BACKGROUND: Physical activity is important to reduce mortality, morbidity and risk factors in patients with coronary heart disease. This report evaluates to what extent patients are still physically active following an exercise-based cardiac rehabilitation programme 12-14 months post-myocardial infarction and factors predicting why not.

METHODS: Data from the National Quality Registry Swedeheart with post-myocardial infarction patients ( n=368) admitted from July 2012 to November 2014 were collected with outcomes of physical activity after 12-14 months. Baseline data included demographics, clinical variables, participation in exercise programmes, prescribed physical activity, health-related quality of life and self-reported health (EQ-5D-3L/EQ-VAS).
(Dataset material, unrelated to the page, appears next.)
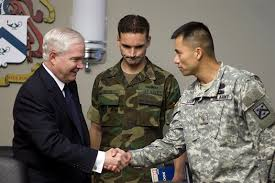 u s department of defense photo essay  defense secretary robert m gates meets u s army majors during an informal roundtable the officers at the command and general staff college at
A direct binary logistic regression analysis was used to identify indicators of low physical activity.

RESULTS: Physical activity frequency per week (PA/week) was low, i.e. zero to three times, in older patients over 64 years ( P=0.00) and in those having problems with pain/discomfort (138 PA/week vs. 195) ( P=0.01), problems with mobility (60 PA/week vs.273) ( P=0.04) and anxiety/depression (128 PA/week vs. 205) ( P=0.04).

CONCLUSION: Indicators predicting low physical activity can be used targeting improved post-myocardial infarction care outlining person-centred rehabilitation programmes and specialist nursing-led programmes.